Walk Through Fire (Chaos, #4)(105)
They had nothing of their mother in them.
Deb was blonde and blue-eyed. When she’d started to go gray, she shocked the shit out of him by caring and turning to a bottle. She did that in their bathroom, stinking up the place, something he didn’t like. But he didn’t say anything because it wasn’t worth it with the result since what she did made her look good.
She was pretty. She was relatively petite.
And she didn’t look anything like her girls.
She also didn’t look like Millie.
Millie was five-seven, which meant she had length to her, long shapely legs he got off on, but she was short enough she could put on heels and he’d still top her. Millie also had meat on her. A round ass. Full tits. A bit of a belly even back in the day when they were younger, something she hadn’t lost in the time in between.
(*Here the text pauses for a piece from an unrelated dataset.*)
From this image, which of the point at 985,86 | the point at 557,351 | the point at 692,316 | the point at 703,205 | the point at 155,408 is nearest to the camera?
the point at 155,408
He liked it. All of it. Even before Millie, the shape of Millie was what attracted him to a woman.
Deb was five-four. She was careful with what she ate. She worked out on her lunch hour and went to the gym on the weekends. She had to be at least five pounds underweight.
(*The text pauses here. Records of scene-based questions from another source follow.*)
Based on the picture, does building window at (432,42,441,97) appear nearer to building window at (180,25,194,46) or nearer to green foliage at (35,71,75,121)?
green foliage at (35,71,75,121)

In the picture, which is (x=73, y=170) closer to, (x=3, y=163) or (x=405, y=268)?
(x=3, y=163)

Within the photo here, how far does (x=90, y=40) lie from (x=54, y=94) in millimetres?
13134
At her height, it looked good. Her tits grew when she had the girls and she didn’t lose them and that looked good too.
But there was not much to hold on to. Not much to dominate in bed. He’d f*cking loved hauling Millie’s ass around (and still did). Getting her where he wanted her, positioning her how he wanted her.
Deb got off on that, mildly, but there was no challenge to it. Fuck, he could throw her across the room without any effort. Not that he’d do that shit. Still, nothing was worth it that didn’t take work.
If Deb wasn’t at work and even when she wasn’t at the gym, she lived in workout gear. Skintight running pants. Those spaghetti strap camisoles in breathable fabrics. Adding a jacket when it got cold. Running shoes on her feet.
He’d like to see Millie filling out any of that shit.
What he wouldn’t like, and didn’t, was that being all he got.
Neither of their girls leaned toward their mother in any way. Both of them had his hair, very dark brown, lots of body and wave. They had his dark brown eyes too. They also had his frame. Long legs, proportioned torsos. They were tall for their age, so they were going to get his height.
They were already beautiful.
When that beauty ripened, he was going to be f*cked.
Worse, they were girls. They liked clothes. Hair shit. Boy bands. And Cleo was already asking to use makeup.
So that meant, when they got older, and the lure of boys got keener, he was absolutely going to be f*cked, not just because they’d turn their attention to guys, but the way they looked, boys would turn their attention to his babies.
But that was, he hoped to God, a few years away.
Right then, he had other shit to face.
And he needed to get down to it and face it.
“Babies,” he called, and Zadie’s eyes shot right to him even as she stuffed a piece of pepperoni in her mouth.
He grinned at her and looked to Cleo.
She was watching him soberly and doing it chewing with her mouth shut like her momma taught her.
High leaned forward. “Need to share somethin’ with you,” he told them gently. “Somethin’ important.”
Zadie threw her arms straight into the air as she cried, mouth full of pepperoni, “You got a house!” She dropped her arms and leaned into her hands on the table. “Can we go see? This weekend? After school? Do we have a big bedroom?”
He’d found a house.
But more, he’d got back the woman in it.
“It’s not a house, Zadie,” he replied.
Her face fell like he’d told her the world was coming to an end, but worse, it had run out of ice cream so she couldn’t stuff her face with it until the end of days.
“What is it, Daddy?” Cleo asked quietly, and he looked to his big girl.
“Straight up, worried how you both are gonna take this. So straight up, I’ll tell you again, it’s important. It’s important to me. And it’s important to me you both get what it means to me.”
Cleo’s face went guarded.
Zadie’s eyes got big.
High took in a breath and shared, “There was once a woman I knew who meant a lot to me. We’ve reconnected and found that didn’t fade with the years. We’re back together.”
Zadie collapsed back, ass to heels.
Cleo’s lips parted.
“She was before your mom,” High continued. “Haven’t seen her in longer than you been alive. But we’re back. She’s in my life. And I want you to meet her.”
“What about Mom?” Zadie asked, and High focused on her.
“Mom and Daddy are divorced, Zade,” Cleo informed her sister matter-of-factly before High could get in there. “And since they are, you need to deal.”
“Cleo, baby, be sweet,” High said quietly.
“She needs to deal, Daddy,” she returned.
“You aren’t wrong, Clee-Clee, but you gotta be cool with your sister,” he replied.
She looked away, not miffed, embarrassed.
He and his Cleo were tight. They had a bond. Normally, she could do no wrong in her father’s eyes and she knew it. Blossomed under it. Fucking loved it.
So whenever he laid it out, she wasn’t good at handling it.
“This sucks,” Zadie snapped, and High looked to her. “You and Mom belong together,” she declared.